#### DOCUMENT SECTION
━━━━━━━━
For weeks, I’ve been planning this post, my paean to Jack Kerouac and the influence he had (along with the likes of Ernest Hemingway, Jack London, George Orwell and J.D. Salinger) on my early life as a writer.

But the hustle and bustle of daily journalism has once again thwarted my best intentions.

50 years ago today, Kerouac’s “On the Road” was published. Reading it as a teenager–if only I could remember who had first handed me a copy–led me on an odyssey of discovering and devouring the subversive, onomatopoetic oevre of the Beat Generation and its writers. Since then, many others have surmounted Kerouac’s primacy in my pantheon of literary gods, but I still hold a soft spot for him (and the dozens of editions of his books I still hoard).

My desire to mimic Kerouac, and his brief stint as a sports reporter, led me to explore journalism as a career.

Then, my high school English teacher, with his heavy Southern accent and affinity for heavy suede workboots, spied me reading “On the Road” before class (it was not on the syllabus).

“Y’know,” he said, “Ol’ Jack drank hi’self to death back in ‘69.”

That teacher turned me on to H.L. Mencken and taught me to write a news story.
━━━━━━━━
#### DATA
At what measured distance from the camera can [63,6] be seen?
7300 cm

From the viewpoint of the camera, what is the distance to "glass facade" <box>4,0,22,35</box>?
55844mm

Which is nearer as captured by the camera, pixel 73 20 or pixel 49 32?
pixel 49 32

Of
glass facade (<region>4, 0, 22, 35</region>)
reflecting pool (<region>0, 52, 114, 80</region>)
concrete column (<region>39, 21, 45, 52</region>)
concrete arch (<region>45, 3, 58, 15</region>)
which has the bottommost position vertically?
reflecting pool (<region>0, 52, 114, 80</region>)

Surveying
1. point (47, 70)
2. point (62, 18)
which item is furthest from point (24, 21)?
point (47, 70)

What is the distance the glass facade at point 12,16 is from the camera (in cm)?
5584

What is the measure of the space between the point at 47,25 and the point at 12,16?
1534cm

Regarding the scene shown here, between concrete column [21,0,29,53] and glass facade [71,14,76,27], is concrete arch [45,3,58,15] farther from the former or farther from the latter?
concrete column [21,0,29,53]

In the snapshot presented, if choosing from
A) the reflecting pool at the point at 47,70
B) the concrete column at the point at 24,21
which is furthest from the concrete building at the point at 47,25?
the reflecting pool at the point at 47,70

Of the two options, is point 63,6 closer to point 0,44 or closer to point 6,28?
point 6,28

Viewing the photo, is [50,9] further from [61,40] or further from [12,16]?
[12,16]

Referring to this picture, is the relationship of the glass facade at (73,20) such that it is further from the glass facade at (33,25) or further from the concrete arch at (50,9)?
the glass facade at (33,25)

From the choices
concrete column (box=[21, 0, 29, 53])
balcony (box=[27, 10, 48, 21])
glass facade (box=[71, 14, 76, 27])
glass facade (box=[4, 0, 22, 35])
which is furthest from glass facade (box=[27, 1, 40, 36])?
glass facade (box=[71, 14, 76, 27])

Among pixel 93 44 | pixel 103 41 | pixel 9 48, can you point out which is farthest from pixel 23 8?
━━━━━━━━
#### STUDY QUESTIONS
1. In the post about Jack Kerouac, what two things led the author to explore journalism as a career?
2. Copy the post about Jack Kerouac from "For weeks, I’ve" up to and including "as a career.".
3. Write what comes next in the post about Jack Kerouac, picking up after its final sentence.

#### RESPONSE LIST
1. A desire to mimic Kerouac and his brief stint as a sports reporter.

2.
For weeks, I’ve been planning this post, my paean to Jack Kerouac and the influence he had (along with the likes of Ernest Hemingway, Jack London, George Orwell and J.D. Salinger) on my early life as a writer.

But the hustle and bustle of daily journalism has once again thwarted my best intentions.

50 years ago today, Kerouac’s “On the Road” was published. Reading it as a teenager–if only I could remember who had first handed me a copy–led me on an odyssey of discovering and devouring the subversive, onomatopoetic oevre of the Beat Generation and its writers. Since then, many others have surmounted Kerouac’s primacy in my pantheon of literary gods, but I still hold a soft spot for him (and the dozens of editions of his books I still hoard).

My desire to mimic Kerouac, and his brief stint as a sports reporter, led me to explore journalism as a career.

3.
A couple weeks ago, I rode my bicycle through Brooklyn and Queens to visit Kerouac’s former apartment in Ozone Park. Over what is now a flower shop (“Little Shoppe of Flowers”…hilarious), he lived with his parents and wrote “The Town and the City”. I believe it was also the apartment where his father died of stomach cancer, exacerbated by his drinking. On a busy morning, I rode through traffic on Crossbay Boulevard to visit the site. A man washed his ambulance on the street outside. He looked at me like I was crazy for taking a picture of the building and the small plaque next to the door:

So now, let me join the chorus of writers who have come to praise Kerouac and to bury him. Maybe it’s time I picked up “Vanity of Duluoz” or “Maggie Cassidy” one more time. It’s funny, the places these circuitous trails lead you.